Work instructions –
Only the pictures are to be dropped; the rest of the data below is to be duplicated exactly.

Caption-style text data
------------------------------------------------

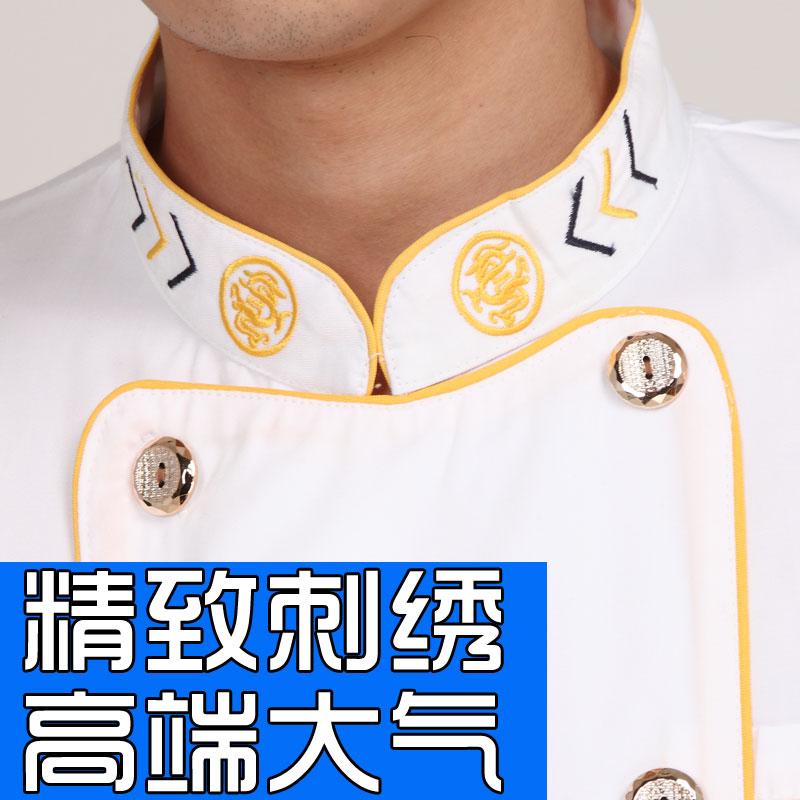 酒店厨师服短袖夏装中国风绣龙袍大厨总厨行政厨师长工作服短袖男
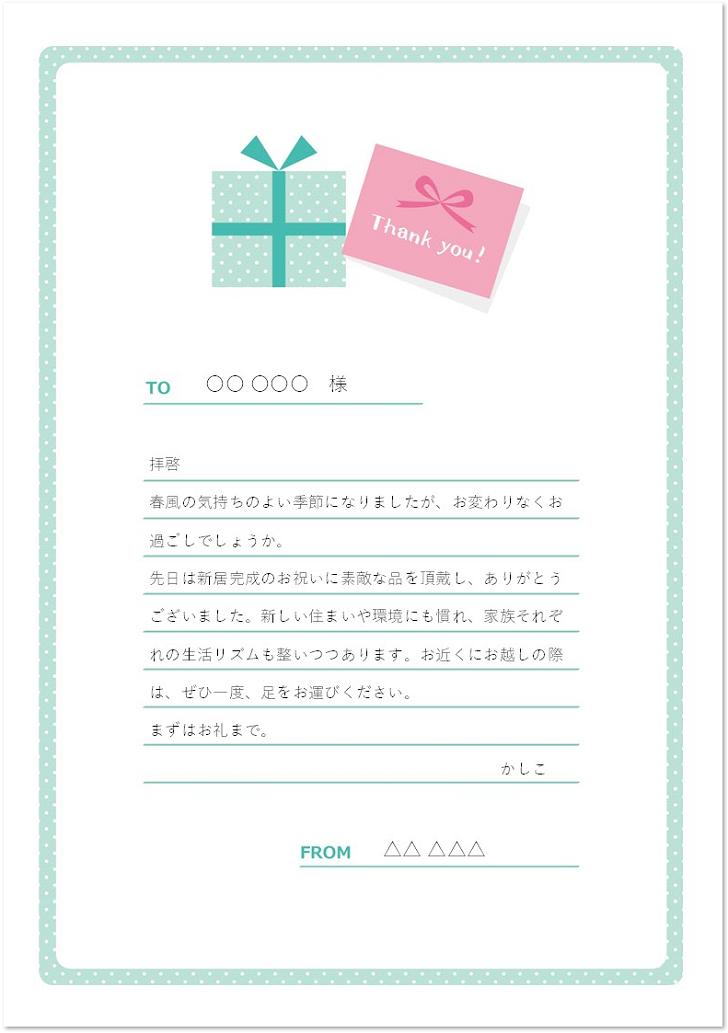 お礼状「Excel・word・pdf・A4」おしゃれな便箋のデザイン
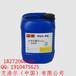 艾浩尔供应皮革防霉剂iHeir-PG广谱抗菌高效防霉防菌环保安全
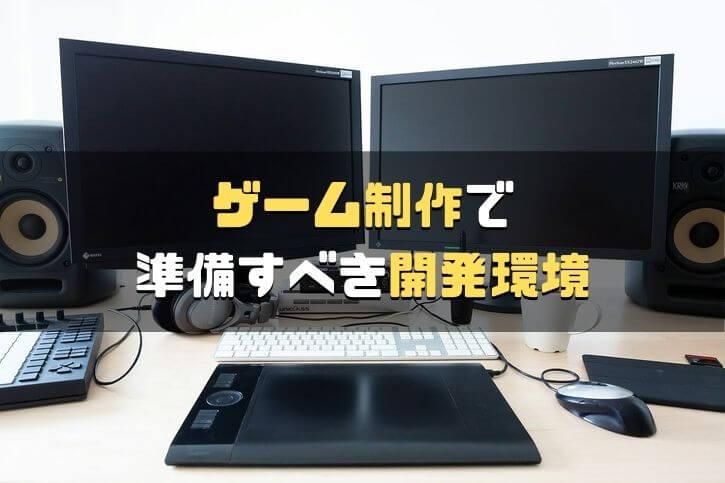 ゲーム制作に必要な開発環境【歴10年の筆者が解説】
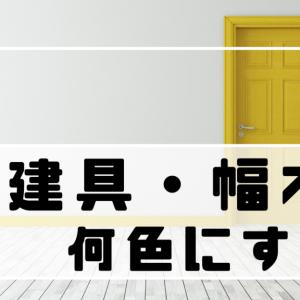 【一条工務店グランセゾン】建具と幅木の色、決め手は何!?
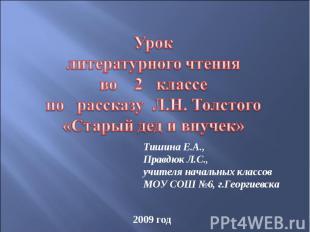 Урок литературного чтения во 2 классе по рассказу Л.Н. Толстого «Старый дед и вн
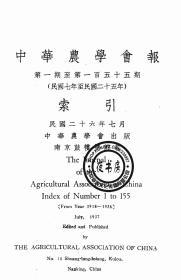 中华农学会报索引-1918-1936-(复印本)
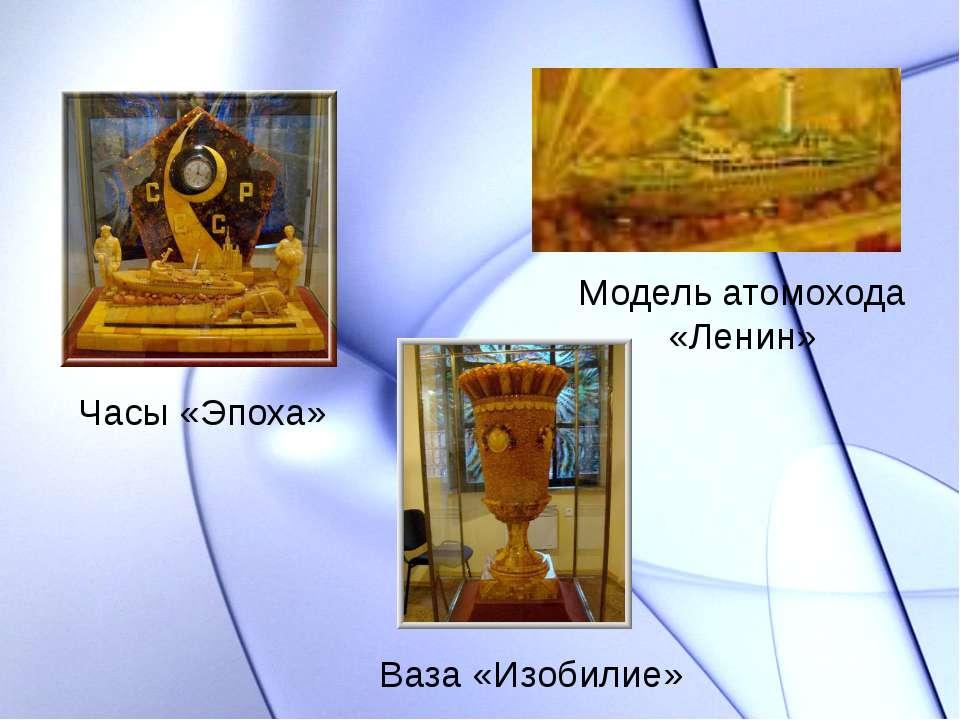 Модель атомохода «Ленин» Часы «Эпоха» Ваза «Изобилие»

------------------------------------------------

Task output –
 酒店厨师服短袖夏装中国风绣龙袍大厨总厨行政厨师长工作服短袖男
 お礼状「Excel・word・pdf・A4」おしゃれな便箋のデザイン
 艾浩尔供应皮革防霉剂iHeir-PG广谱抗菌高效防霉防菌环保安全
 ゲーム制作に必要な開発環境【歴10年の筆者が解説】
 【一条工務店グランセゾン】建具と幅木の色、決め手は何!?
 Урок литературного чтения во 2 классе по рассказу Л.Н. Толстого «Старый дед и вн
 中华农学会报索引-1918-1936-(复印本)
 Модель атомохода «Ленин» Часы «Эпоха» Ваза «Изобилие»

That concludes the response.